- _Teks Bacaan_
_ _ _ _ _

Kehadirannya secara simbolis tergambar dalam teks-teks yang mengungkapkan
tubuh, bahasa, dan tempat. Hal seperti ini memang lumrah muncul dalam karya
sastra, sebab mengutip pernyataan Warih Wisatsana, inspirasi penciptaan karya
diperoleh dari berbagai pertemuan, perjalanan, maupun pengahayatan karya
sastrawan lain. Meskipun demikian, tetap saja karya-karya dalam cerpen ini
tidak bisa lepas dari kultur asal penulisnya.
Cerpen Nyanyian Imigran Joey Sambo yang kemudian dijadikan judul sampul
buku ini, agaknya mewakili sederet cerita dengan sederet misi penulisnya yang diungkapkan
dengan beragam teknik dan gaya penulisan. Cerita yang dibumbui dengan berbagai
karakter dan bahasa, yang kemudian diramu dengan kehidupan naas para imigran
gelap di negeri Paman Sam, ini merupakan miniatur kehidupan para buruh migran
dari berbagai negara dunia ketiga. Sepeti ditulis Joey di akhir cerpennya,
“Akhirnya aku memahami, bahwa kehidupan imigran dengan lirik lagunya Led
Zeppelin ini, kurang lebih adalah sama. Nyanyian orang-orang yang mengarungi
samudera untuk menemukan tanah baru, demi perbaikan nasib. Walau tanah baru itu
tidak lebih adalah bangsal kematian atau Valhalla. Atau teriakannya para
imigran yang memimpikan kehidupan lebih baik di dunia Barat, ternyata hanya
menuai kepahitan.”

_ _ _ _ _

- _Daftar Tugas_
1. Ringkaslah paragraf dalam teks bacaan yang diawali "Cerpen Nyanyian Imigran Joey Sambo" tanpa menghilangkan fakta utamanya.
2. Tuliskan kembali baris-baris dalam daftar data, mulai dari baris yang memuat "From the options listed as" sampai baris terakhir daftar data itu.
Teks bacaan dan daftar data merupakan dua bahan yang terpisah satu sama lain.

- _Daftar Data_
_ _ _ _ _

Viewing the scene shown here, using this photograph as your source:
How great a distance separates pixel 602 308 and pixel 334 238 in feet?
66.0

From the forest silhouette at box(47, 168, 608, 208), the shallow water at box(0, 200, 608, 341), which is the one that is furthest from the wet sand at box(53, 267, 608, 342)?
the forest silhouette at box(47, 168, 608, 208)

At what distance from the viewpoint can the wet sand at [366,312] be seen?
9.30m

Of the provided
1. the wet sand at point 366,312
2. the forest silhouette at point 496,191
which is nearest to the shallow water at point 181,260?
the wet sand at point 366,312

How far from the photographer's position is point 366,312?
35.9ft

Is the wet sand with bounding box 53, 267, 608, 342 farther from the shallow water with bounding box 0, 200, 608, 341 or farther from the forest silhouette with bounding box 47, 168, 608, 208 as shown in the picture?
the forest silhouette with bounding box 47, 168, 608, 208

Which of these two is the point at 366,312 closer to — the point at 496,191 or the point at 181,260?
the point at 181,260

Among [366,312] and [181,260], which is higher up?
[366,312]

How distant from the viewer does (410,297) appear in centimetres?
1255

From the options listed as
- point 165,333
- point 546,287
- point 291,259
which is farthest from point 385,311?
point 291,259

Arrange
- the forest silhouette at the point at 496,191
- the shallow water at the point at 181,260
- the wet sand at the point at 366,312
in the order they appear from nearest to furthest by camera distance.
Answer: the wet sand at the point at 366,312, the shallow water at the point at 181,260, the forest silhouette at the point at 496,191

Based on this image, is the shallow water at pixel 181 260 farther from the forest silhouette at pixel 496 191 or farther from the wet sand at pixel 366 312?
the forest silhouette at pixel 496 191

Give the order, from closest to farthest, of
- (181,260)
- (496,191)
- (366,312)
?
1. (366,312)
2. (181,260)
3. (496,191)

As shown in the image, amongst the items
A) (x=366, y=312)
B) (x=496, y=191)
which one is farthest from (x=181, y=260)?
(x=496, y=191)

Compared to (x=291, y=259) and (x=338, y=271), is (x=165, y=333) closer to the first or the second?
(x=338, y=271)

_ _ _ _ _

- _Jawaban Setiap Tugas_
1. Cerpen Nyanyian Imigran karya Joey Sambo, yang juga menjadi judul sampul buku, mewakili sederet cerita dengan sederet misi penulisnya. Cerita-cerita itu diungkapkan dengan beragam teknik dan gaya penulisan. Cerpen ini memadukan berbagai karakter dan bahasa dengan kehidupan naas para imigran gelap di negeri Paman Sam. Karena itu, cerpen ini menjadi miniatur kehidupan buruh migran dari berbagai negara dunia ketiga. Di akhir cerpennya, Joey menyamakan kehidupan imigran dengan lirik lagu Led Zeppelin. Keduanya adalah nyanyian orang-orang yang mengarungi samudra demi memperbaiki nasib, padahal tanah baru itu tidak lebih dari bangsal kematian atau Valhalla. Mimpi para imigran tentang kehidupan yang lebih baik di dunia Barat ternyata hanya menuai kepahitan.

2.
From the options listed as
- point 165,333
- point 546,287
- point 291,259
which is farthest from point 385,311?
point 291,259

Arrange
- the forest silhouette at the point at 496,191
- the shallow water at the point at 181,260
- the wet sand at the point at 366,312
in the order they appear from nearest to furthest by camera distance.
Answer: the wet sand at the point at 366,312, the shallow water at the point at 181,260, the forest silhouette at the point at 496,191

Based on this image, is the shallow water at pixel 181 260 farther from the forest silhouette at pixel 496 191 or farther from the wet sand at pixel 366 312?
the forest silhouette at pixel 496 191

Give the order, from closest to farthest, of
- (181,260)
- (496,191)
- (366,312)
?
1. (366,312)
2. (181,260)
3. (496,191)

As shown in the image, amongst the items
A) (x=366, y=312)
B) (x=496, y=191)
which one is farthest from (x=181, y=260)?
(x=496, y=191)

Compared to (x=291, y=259) and (x=338, y=271), is (x=165, y=333) closer to the first or the second?
(x=338, y=271)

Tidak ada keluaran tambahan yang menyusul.